Page extract>

G) cat /etc/centos-release: CentOS Linux release 7.9.2009 (Core)

I apologize for the long post, and can provide any additional information. I have checked to the best of my ability all user guides and online resolutions, but if you have any suggestions they could be very helpful!

Mary

Hello,

You had mentioned a custom board being utilized on the peer side, and it may be a significant part of the link problem.

Please be advised that if the optical modules, cabling, and peer device on the other end of the link are not within the Firmware Compatible Product listings in the firmware release notes, it is considered an untested configuration. To confirm if the device and the interconnect devices between them are validated for use with the adapter, please check the Firmware Compatible Products matrix in the latest Firmware Release Notes:

https://docs.mellanox.com/display/ConnectX5Firmwarev16311014/Firmware+Compatible+Products

I do see the mlx5_core module loaded, but to be sure, we recommend ensuring you have the latest MLNX_OFED version supported for the adapter installed:

MLNX_OFED Download:

https://www.mellanox.com/products/infiniband-drivers/linux/mlnx_ofed

MLNX_OFED v5.4-3.0.3.0 User Manual:

https://docs.mellanox.com/display/MLNXOFEDv543030/NVIDIA+MLNX_OFED+Documentation+Rev+5.4-3.0.3.0

Based on the output you provided, we also noticed that you are utilizing firmware version 16.24.1000 which was released in December of 2018 and is not compatible with our latest MLNX_OFED driver; if at all possible, please consider updating to the latest firmware version for the MCX512A-ACAT, v16.31.1014 which can be found at the following link:

https://www.mellanox.com/support/firmware/connectx5en

To review the MLNX_OFED:Firmware compatibility matrix, please visit the following link:

https://www.mellanox.com/support/mlnx-ofed-matrix

Thank you,

Nvidia Network Support

Written request A>
Answer these questions about the support reply:
(i) What CentOS release does the first line show?
(ii) What firmware version is in use, and when was it released?
(iii) What is the latest firmware version given for the MCX512A-ACAT?

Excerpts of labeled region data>
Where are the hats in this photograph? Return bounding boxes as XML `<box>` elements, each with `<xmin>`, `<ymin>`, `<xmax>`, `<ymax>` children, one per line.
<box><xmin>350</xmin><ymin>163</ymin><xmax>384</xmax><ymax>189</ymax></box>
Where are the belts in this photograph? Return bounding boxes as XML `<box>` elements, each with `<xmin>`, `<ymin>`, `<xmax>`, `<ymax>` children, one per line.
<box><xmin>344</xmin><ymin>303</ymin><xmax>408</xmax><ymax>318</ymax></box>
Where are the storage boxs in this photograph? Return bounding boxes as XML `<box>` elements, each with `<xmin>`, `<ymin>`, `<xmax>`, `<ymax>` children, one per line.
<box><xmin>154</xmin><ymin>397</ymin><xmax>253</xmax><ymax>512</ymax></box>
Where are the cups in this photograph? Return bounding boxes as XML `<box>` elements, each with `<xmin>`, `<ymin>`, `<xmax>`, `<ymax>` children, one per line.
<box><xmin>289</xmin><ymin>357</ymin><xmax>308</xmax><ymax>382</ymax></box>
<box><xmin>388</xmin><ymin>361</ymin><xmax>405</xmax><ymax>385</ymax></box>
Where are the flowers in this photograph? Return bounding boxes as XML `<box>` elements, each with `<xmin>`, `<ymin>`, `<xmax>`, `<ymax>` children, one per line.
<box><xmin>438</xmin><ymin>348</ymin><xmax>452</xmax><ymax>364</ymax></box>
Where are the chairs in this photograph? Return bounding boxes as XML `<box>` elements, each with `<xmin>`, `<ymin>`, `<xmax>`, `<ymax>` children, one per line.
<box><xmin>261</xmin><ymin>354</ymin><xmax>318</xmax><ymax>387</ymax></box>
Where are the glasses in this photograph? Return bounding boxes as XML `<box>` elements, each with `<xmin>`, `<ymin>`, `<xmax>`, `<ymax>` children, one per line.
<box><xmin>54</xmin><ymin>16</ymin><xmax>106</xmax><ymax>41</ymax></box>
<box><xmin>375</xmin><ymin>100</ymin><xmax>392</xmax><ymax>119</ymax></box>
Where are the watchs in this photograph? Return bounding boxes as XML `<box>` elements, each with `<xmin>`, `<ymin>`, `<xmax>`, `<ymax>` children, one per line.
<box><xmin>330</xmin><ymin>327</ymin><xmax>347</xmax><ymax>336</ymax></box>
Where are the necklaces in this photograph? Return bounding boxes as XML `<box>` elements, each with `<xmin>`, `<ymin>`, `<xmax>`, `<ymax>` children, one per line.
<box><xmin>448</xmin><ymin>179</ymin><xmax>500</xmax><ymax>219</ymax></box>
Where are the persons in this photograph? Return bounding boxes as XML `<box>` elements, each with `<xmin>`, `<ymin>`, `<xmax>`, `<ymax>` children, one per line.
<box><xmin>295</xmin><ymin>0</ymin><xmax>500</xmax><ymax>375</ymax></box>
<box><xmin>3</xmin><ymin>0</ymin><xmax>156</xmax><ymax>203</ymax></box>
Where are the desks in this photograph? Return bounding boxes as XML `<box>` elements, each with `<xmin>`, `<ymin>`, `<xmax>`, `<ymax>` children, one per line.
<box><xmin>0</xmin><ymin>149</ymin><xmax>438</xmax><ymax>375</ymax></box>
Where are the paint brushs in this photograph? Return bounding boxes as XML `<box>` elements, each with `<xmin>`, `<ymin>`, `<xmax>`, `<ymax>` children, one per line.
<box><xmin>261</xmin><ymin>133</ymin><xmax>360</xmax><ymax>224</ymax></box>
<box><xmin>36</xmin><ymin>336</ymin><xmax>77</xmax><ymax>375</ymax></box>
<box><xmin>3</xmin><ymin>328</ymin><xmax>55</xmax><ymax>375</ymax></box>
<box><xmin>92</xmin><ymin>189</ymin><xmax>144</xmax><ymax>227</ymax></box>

Written request B>
In the entries, from the line containing "Where are the necklaces" through the end of the entries, swap every "photograph" for "image". Give back only those lines, with nothing else changed.

Correct response A>
(i) CentOS Linux release 7.9.2009 (Core)
(ii) 16.24.1000, released in December of 2018
(iii) v16.31.1014

Correct response B>
Where are the necklaces in this image? Return bounding boxes as XML `<box>` elements, each with `<xmin>`, `<ymin>`, `<xmax>`, `<ymax>` children, one per line.
<box><xmin>448</xmin><ymin>179</ymin><xmax>500</xmax><ymax>219</ymax></box>
Where are the persons in this image? Return bounding boxes as XML `<box>` elements, each with `<xmin>`, `<ymin>`, `<xmax>`, `<ymax>` children, one per line.
<box><xmin>295</xmin><ymin>0</ymin><xmax>500</xmax><ymax>375</ymax></box>
<box><xmin>3</xmin><ymin>0</ymin><xmax>156</xmax><ymax>203</ymax></box>
Where are the desks in this image? Return bounding boxes as XML `<box>` elements, each with `<xmin>`, `<ymin>`, `<xmax>`, `<ymax>` children, one per line.
<box><xmin>0</xmin><ymin>149</ymin><xmax>438</xmax><ymax>375</ymax></box>
Where are the paint brushs in this image? Return bounding boxes as XML `<box>` elements, each with `<xmin>`, `<ymin>`, `<xmax>`, `<ymax>` children, one per line.
<box><xmin>261</xmin><ymin>133</ymin><xmax>360</xmax><ymax>224</ymax></box>
<box><xmin>36</xmin><ymin>336</ymin><xmax>77</xmax><ymax>375</ymax></box>
<box><xmin>3</xmin><ymin>328</ymin><xmax>55</xmax><ymax>375</ymax></box>
<box><xmin>92</xmin><ymin>189</ymin><xmax>144</xmax><ymax>227</ymax></box>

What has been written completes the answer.